Exercise task: Repeat the lines that follow, leaving nothing out.

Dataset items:
-------------------------

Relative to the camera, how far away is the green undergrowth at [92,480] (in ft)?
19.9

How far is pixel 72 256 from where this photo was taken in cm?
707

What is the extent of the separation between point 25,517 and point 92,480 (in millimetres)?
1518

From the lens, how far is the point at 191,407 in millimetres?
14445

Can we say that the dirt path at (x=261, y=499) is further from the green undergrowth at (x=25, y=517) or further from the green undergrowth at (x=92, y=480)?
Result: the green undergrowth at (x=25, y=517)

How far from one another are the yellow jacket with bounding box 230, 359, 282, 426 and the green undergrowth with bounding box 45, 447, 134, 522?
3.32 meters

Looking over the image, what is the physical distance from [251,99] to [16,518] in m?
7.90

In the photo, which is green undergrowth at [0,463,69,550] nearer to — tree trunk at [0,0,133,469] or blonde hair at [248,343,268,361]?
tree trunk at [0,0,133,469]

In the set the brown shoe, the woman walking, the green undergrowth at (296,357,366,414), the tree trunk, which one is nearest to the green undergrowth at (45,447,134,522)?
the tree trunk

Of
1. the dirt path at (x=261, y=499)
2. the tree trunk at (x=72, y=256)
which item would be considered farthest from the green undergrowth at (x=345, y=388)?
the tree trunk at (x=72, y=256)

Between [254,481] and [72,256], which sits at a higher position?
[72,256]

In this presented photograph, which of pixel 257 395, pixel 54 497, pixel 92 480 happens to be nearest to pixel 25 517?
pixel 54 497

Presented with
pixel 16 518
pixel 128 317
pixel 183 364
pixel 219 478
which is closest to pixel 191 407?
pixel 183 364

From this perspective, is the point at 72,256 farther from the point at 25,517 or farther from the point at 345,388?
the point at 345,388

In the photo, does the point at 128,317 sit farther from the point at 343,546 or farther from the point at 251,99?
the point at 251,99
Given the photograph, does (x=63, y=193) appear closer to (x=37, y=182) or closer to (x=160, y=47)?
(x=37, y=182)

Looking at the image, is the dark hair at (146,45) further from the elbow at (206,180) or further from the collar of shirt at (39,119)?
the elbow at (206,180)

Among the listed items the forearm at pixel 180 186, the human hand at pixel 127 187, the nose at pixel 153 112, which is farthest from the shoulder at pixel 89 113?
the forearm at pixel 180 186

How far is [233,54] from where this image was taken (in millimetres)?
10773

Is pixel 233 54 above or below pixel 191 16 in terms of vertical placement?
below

-------------------------

Exercise output:
Relative to the camera, how far away is the green undergrowth at [92,480] (in ft)?
19.9

How far is pixel 72 256 from where this photo was taken in cm?
707

What is the extent of the separation between point 25,517 and point 92,480 (in millimetres)?
1518

From the lens, how far is the point at 191,407 in millimetres?
14445

Can we say that the dirt path at (x=261, y=499) is further from the green undergrowth at (x=25, y=517) or further from the green undergrowth at (x=92, y=480)?
Result: the green undergrowth at (x=25, y=517)

How far from one another are the yellow jacket with bounding box 230, 359, 282, 426 and the green undergrowth with bounding box 45, 447, 134, 522?
3.32 meters

Looking over the image, what is the physical distance from [251,99] to [16,518] in m?
7.90

In the photo, which is green undergrowth at [0,463,69,550] nearer to — tree trunk at [0,0,133,469] or blonde hair at [248,343,268,361]?
tree trunk at [0,0,133,469]

In the set the brown shoe, the woman walking, the green undergrowth at (296,357,366,414), the tree trunk, which one is nearest to the green undergrowth at (45,447,134,522)?
the tree trunk

Of
1. the dirt path at (x=261, y=499)
2. the tree trunk at (x=72, y=256)
which item would be considered farthest from the green undergrowth at (x=345, y=388)?
the tree trunk at (x=72, y=256)

Between [254,481] and [72,256], which sits at a higher position?
[72,256]

In this presented photograph, which of pixel 257 395, pixel 54 497, pixel 92 480 happens to be nearest to pixel 25 517?
pixel 54 497

Presented with
pixel 16 518
pixel 128 317
pixel 183 364
pixel 219 478
which is closest to pixel 191 407?
pixel 183 364

From this perspective, is the point at 72,256 farther from the point at 25,517 or farther from the point at 345,388?
the point at 345,388

In the photo, does the point at 128,317 sit farther from the point at 343,546 or farther from the point at 251,99?
the point at 251,99
Given the photograph, does (x=63, y=193) appear closer to (x=37, y=182) or closer to (x=160, y=47)?
(x=37, y=182)

Looking at the image, is the dark hair at (146,45) further from the elbow at (206,180) or further from the collar of shirt at (39,119)?
the elbow at (206,180)

Among the listed items the forearm at pixel 180 186, the human hand at pixel 127 187, the nose at pixel 153 112, which is farthest from the shoulder at pixel 89 113?
the forearm at pixel 180 186

How far is [233,54] from where this image was taken (in millimetres)?
10773

Is pixel 233 54 above or below pixel 191 16 in terms of vertical placement?
below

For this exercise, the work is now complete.